> **What the exercise asks**
Across the entries below, how many lines include the word "text"? Reply with only the number.

[Opening Data for processing section]

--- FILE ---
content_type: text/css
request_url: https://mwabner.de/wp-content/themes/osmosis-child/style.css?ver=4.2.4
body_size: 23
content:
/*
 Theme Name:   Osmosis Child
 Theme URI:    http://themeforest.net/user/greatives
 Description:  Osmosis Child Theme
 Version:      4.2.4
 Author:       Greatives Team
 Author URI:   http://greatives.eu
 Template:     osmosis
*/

[Closing Data for processing section]
[Opening Data for processing section]

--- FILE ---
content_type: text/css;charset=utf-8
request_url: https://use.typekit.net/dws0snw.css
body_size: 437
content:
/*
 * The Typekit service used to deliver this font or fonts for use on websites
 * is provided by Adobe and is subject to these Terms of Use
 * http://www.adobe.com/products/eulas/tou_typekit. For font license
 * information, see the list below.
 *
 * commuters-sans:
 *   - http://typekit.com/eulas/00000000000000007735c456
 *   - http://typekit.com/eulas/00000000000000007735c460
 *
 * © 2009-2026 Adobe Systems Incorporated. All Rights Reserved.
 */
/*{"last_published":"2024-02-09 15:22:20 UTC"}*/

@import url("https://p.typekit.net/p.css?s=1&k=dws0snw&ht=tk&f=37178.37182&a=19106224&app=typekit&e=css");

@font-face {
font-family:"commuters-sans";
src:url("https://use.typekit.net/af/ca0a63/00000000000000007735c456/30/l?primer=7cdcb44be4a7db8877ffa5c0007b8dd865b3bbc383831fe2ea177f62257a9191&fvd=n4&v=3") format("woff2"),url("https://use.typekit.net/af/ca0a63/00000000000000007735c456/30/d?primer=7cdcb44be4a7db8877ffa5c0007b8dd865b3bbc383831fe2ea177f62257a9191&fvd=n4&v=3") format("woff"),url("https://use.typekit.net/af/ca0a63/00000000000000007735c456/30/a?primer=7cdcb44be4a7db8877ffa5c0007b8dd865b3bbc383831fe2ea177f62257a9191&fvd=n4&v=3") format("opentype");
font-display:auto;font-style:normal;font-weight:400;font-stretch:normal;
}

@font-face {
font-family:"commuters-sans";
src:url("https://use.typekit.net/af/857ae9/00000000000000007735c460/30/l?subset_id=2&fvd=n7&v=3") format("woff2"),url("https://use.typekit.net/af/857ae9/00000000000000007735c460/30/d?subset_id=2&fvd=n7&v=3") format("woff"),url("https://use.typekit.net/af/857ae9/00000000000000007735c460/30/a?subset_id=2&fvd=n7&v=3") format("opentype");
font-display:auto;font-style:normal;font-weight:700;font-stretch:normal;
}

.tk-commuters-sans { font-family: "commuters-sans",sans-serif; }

[Closing Data for processing section]
[Opening Data for processing section]

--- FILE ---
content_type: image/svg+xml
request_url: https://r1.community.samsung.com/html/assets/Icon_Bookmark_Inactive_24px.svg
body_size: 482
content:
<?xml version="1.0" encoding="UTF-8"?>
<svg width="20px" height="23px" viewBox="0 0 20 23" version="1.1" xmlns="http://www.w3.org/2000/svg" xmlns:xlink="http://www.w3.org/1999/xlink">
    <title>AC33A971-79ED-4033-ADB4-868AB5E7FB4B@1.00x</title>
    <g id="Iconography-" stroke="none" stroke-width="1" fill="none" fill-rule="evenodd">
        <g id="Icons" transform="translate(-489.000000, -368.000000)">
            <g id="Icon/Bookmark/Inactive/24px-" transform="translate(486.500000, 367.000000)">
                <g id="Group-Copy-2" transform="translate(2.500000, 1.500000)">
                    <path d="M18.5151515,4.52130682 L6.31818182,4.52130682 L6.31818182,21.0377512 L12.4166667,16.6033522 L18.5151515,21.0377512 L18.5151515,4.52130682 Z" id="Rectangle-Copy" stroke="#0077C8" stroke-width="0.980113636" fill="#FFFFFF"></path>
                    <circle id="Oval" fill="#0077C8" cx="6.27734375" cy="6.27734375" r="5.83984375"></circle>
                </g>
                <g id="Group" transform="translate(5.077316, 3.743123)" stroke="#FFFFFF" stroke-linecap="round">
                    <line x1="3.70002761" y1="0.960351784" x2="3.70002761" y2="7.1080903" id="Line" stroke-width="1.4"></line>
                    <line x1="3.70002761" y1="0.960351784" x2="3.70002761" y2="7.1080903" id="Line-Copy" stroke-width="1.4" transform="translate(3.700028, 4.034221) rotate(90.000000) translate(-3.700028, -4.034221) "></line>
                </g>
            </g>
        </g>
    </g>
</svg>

[Closing Data for processing section]

> **Exercise response**
2